What gives here, as after a historic performance in 2013 with most of the major averages closing at all-time record highs, that 2014 has gotten off to the worst start since 2009 after the S&P put in its best performance since 1997 in the year just ended? Not only that, but Monday’s downside shellacking was the worst day for stocks in four months and was the fourth-straight losing session for the Dow. This means that it has now closed lower for six out of the first eight sessions in 2014 and is at a three-week low for itself and all the major averages. In addition, 464 of the 500 members of the S&P closed lower on Monday, which was the worst such showing since last August 27.
One can point to many “explanations” for the poor market start, and one of them might be that 108 companies have made negative profit warnings so far as opposed to only 11 that have said things would be better than expectations. In addition, as opposed to 2013 which saw the largest inflow into equity mutual funds and ETFs since 2000 and an outflow from bond funds, 2014 has so far seen the opposite pattern developing, with $2 billion having been withdrawn from equity funds this month and $3 billion having been put back into bond funds.
Finally, the forward price/earnings multiple for the S&P stands at 15.4 based on an earnings projection of $118 a share for all of the companies in this index. This is higher than the multiple for the past five years, which has been around 14.1. This could mean that stocks are fully valued at current levels unless earnings come in better than expected.

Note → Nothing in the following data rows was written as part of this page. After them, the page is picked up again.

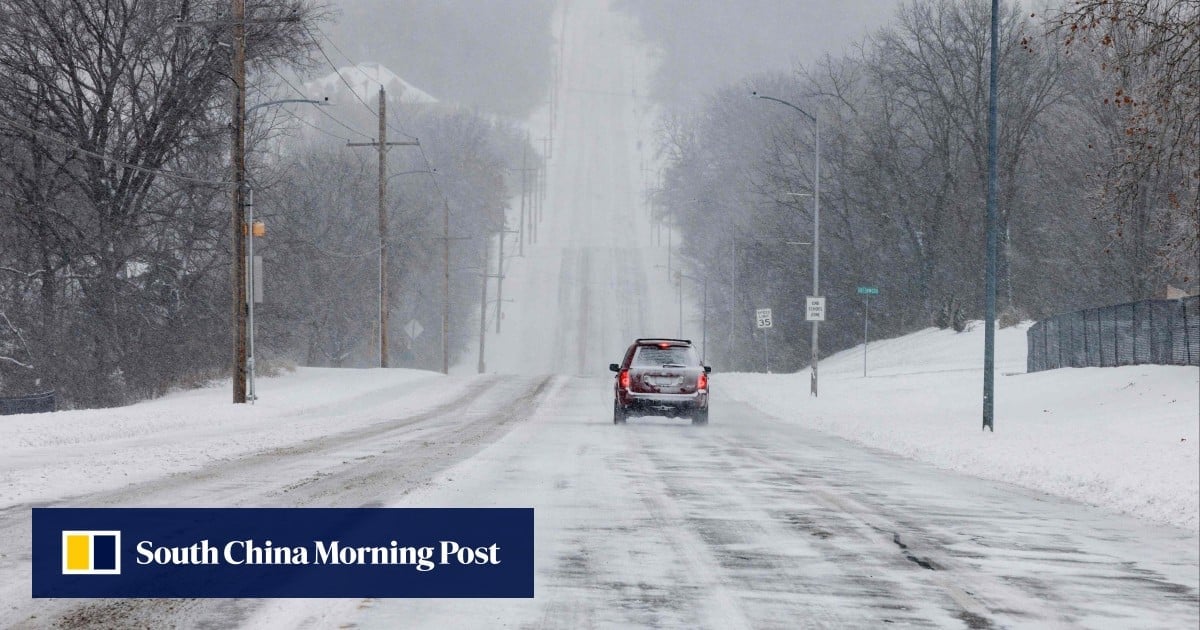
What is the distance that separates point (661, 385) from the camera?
1055 inches

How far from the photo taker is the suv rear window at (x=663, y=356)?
27.1 metres

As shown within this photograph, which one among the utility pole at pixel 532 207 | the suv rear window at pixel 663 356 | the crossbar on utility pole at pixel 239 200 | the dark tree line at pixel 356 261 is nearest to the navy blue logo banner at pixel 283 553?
the suv rear window at pixel 663 356

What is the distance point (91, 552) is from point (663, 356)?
1894cm

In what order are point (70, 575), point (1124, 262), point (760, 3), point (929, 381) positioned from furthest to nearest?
point (760, 3) → point (1124, 262) → point (929, 381) → point (70, 575)

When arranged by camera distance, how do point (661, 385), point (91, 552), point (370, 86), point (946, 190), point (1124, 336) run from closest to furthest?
point (91, 552)
point (661, 385)
point (1124, 336)
point (946, 190)
point (370, 86)

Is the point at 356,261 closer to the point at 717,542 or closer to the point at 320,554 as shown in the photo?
→ the point at 717,542

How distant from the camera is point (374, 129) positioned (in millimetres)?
153000

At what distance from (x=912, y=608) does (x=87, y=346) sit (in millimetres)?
32824

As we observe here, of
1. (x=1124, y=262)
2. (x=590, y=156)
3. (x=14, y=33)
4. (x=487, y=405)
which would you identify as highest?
(x=590, y=156)

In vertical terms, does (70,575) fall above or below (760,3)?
below

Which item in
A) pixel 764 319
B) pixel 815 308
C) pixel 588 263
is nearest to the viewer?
pixel 815 308

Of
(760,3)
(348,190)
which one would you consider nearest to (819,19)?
(760,3)

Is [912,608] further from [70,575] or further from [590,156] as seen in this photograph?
[590,156]

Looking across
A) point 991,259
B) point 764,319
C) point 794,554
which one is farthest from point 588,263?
point 794,554
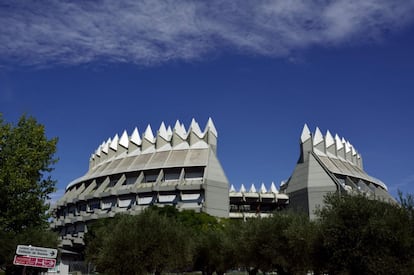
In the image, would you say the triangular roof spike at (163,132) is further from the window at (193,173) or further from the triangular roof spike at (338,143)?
the triangular roof spike at (338,143)

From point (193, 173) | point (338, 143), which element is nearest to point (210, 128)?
point (193, 173)

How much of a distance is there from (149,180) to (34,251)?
208 feet

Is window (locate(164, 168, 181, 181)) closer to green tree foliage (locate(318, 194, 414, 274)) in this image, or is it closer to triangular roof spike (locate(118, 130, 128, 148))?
triangular roof spike (locate(118, 130, 128, 148))

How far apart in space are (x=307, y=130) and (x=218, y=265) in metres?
56.6

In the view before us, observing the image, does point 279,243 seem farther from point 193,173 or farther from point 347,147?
point 347,147

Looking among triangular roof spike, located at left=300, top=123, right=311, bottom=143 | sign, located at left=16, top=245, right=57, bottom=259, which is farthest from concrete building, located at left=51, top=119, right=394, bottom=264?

The market also did not react well to last week’s release of the minutes of the December F.O.M.C. meeting, at which the Federal Reserve decided to begin tapering the $85 billion a month in bond purchase stimulus by $10 billion a month starting in January. The minutes showed that a majority of its members concluded that the “marginal efficacy of purchases was likely declining as purchases of bonds continue.” They were also concerned about the “marginal cost of additional asset purchases arising from risks to financial stability,” citing the potential for “excessive risk-taking in the financial sector.” Finally, they expressed concern about an “unintended tightening of financial conditions if a reduction in the pace of asset purchases was misinterpreted as signaling that the committee was likely to withdraw policy accommodation more quickly than had been anticipated.” Because of this, they concluded that they should proceed “cautiously in taking their first action and should indicate that further reductions would be undertaken in measured steps.”
Then came the fiasco of last Friday’s December jobs report, which made those whose expertise it is to predict the number look foolish, as the A.D.P. payroll-processing company, which puts out its own estimate on the Wednesday before the report, decided that the number of new jobs created would be 238,000. This caused analysts in the financial community to push their estimates from what had been 195,000 before the A.D.P. number up to 205,000 for no other reason than that A.D.P. had raised theirs.
And sure enough, the number from the Labor Department was completely at odds with what the experts had predicted, as it showed that only 74,000 new positions had been created last month. This was the smallest increase since January 2011.
The unemployment rate declined to 6.7 percent, which was the lowest since October 2008 and was primarily a reflection of 273,000 people leaving the labor force and who are therefore not counted in the calculation. This was the largest such shrinkage since 1977. In addition, the labor force participation rate, which means the proportion of working-age people who have a job or who are looking for one fell to 62.8 percent, the lowest since 1978. These numbers accounted for two-thirds of the drop in the unemployment rate.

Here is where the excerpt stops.